Tupaia bebe néctar naturalmente alcoólico sem demonstrar sinais claros de embriaguez. - Créditos: Imagem criada por IA.

Como o néctar fica alcoólico sem ninguém preparar bebida?

Leveduras presentes naturalmente nas flores fermentam os açúcares do néctar. Nas amostras analisadas pelos pesquisadores, a concentração média de etanol era bem menor que o valor máximo, mas podia atingir aproximadamente 3,8%. O cheiro de fermentação era perceptível e a produção ocorria nas inflorescências sem qualquer intervenção humana.

Isso torna a palmeira um sistema natural de fermentação. Ela oferece um líquido energético rico em açúcares e os microrganismos transformam parte desse açúcar em etanol. Para a planta, as visitas dos mamíferos também podem favorecer a polinização, criando uma relação na qual alimento e transporte de pólen aparecem juntos.

Por que a tupaia não parece ficar bêbada?

A pesquisa não registrou sinais evidentes de intoxicação, apesar da exposição repetida. Isso não significa que o animal seja “imune” ao álcool nem que a quantidade ingerida equivalha diretamente a determinado número de doses humanas. Comparações do tipo ignoram diferenças enormes de metabolismo, tamanho corporal, absorção e comportamento.
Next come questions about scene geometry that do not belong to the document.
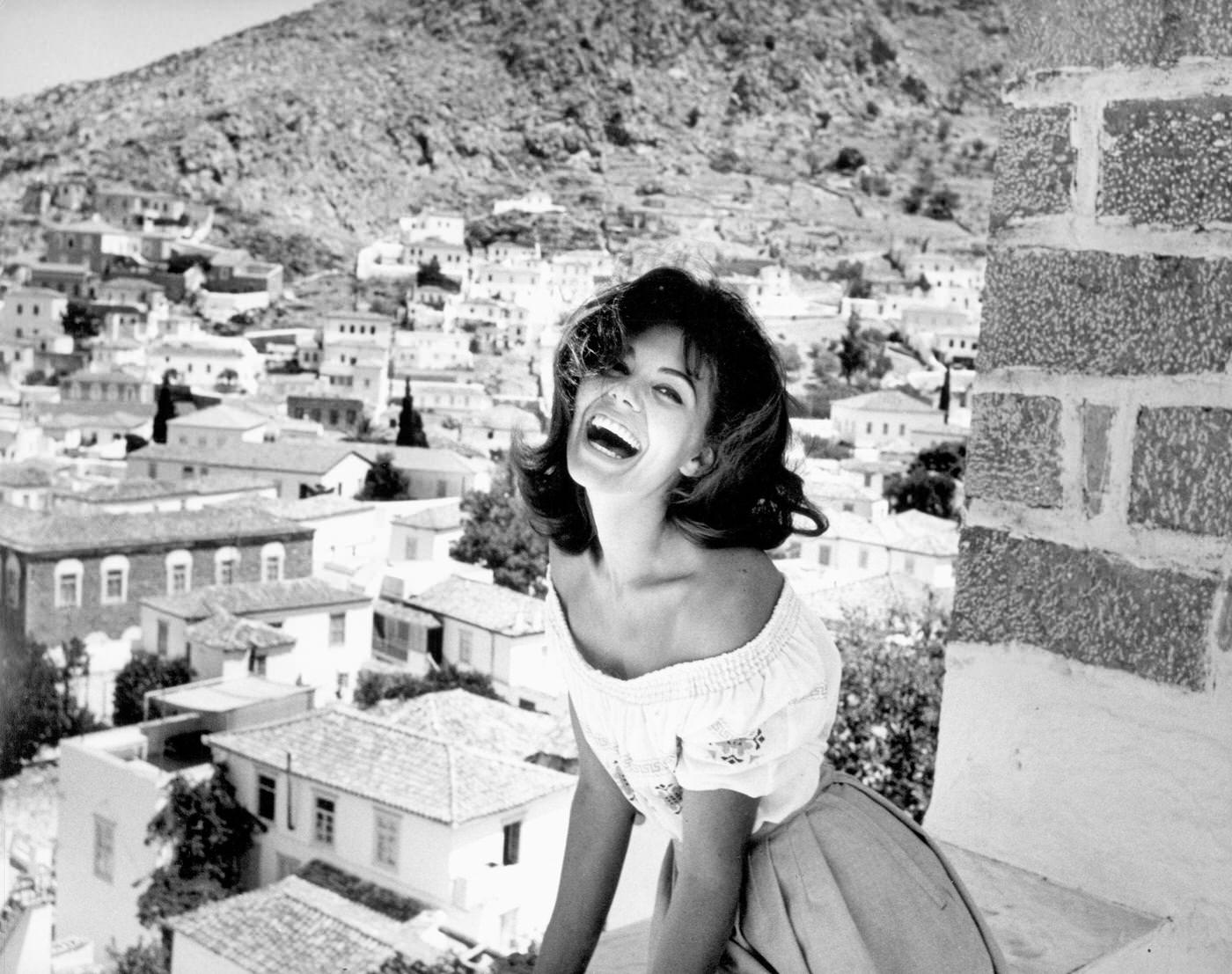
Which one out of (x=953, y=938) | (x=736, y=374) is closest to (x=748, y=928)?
(x=953, y=938)

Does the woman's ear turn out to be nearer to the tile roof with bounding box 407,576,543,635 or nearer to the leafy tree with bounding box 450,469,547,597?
the tile roof with bounding box 407,576,543,635

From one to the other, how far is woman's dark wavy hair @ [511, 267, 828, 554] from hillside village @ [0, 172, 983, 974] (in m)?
0.05

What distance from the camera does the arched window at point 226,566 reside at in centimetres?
1498

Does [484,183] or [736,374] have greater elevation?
[484,183]

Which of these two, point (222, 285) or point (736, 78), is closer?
point (222, 285)

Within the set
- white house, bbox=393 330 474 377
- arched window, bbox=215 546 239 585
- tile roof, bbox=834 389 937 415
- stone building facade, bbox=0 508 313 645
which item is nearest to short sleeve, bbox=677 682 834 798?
stone building facade, bbox=0 508 313 645

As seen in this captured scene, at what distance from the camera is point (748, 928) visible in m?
0.73

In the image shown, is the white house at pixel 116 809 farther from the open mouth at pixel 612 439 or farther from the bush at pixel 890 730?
the open mouth at pixel 612 439

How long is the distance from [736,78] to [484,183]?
35.7ft

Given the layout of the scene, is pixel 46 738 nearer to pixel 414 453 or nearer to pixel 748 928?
pixel 414 453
O que os cientistas conseguiram demonstrar é que a exposição ao etanol faz parte da rotina ecológica do animal. Metabólitos encontrados nos pelos também indicaram ingestão regular. O caso chama atenção por alguns detalhes:

  • O néctar da palmeira bertam fermenta naturalmente por ação de leveduras presentes nas flores.
  • A concentração de etanol variou e alcançou picos próximos de 3,8%, mas a média registrada foi muito menor.
  • A tupaia retornava repetidamente às flores e consumia o néctar durante a noite.
  • Mesmo com exposição frequente, os pesquisadores não observaram sinais comportamentais claros de embriaguez.

O álcool pode ter feito parte da evolução desses animais?

Os autores levantaram uma possibilidade provocadora: a relação entre mamíferos e fontes de etanol natural pode ser muito mais antiga do que a fabricação humana de bebidas. Frutas maduras, seiva e néctar fermentados criam oportunidades de exposição ao álcool em diferentes ecossistemas há milhões de anos.

No caso da tupaia, a associação com a bertam oferece um modelo vivo para estudar como um mamífero pequeno lida com ingestão frequente de etanol. Ainda há perguntas sobre metabolismo, tolerância e possíveis vantagens ou custos fisiológicos. O achado abre caminho para investigação, não para concluir que o álcool seja “saudável” por ser natural.

O que esse mamífero revela sobre a fermentação na natureza?

A cena parece uma extravagância, mas é resultado de processos muito comuns: planta produz açúcar, microrganismos fermentam e um animal aproveita a fonte energética. O detalhe inesperado é a regularidade com que a tupaia encontra esse alimento alcoólico e parece incorporá-lo à rotina sem os sinais que esperaríamos em um mamífero intoxicado.

Da próxima vez que a fermentação parecer uma invenção de cozinha, vale lembrar dessa floresta. Muito antes de barris, garrafas e cervejarias, açúcar, leveduras e animais já se encontravam na natureza. A tupaia-de-cauda-penada apenas tornou essa antiga relação especialmente visível para a ciência.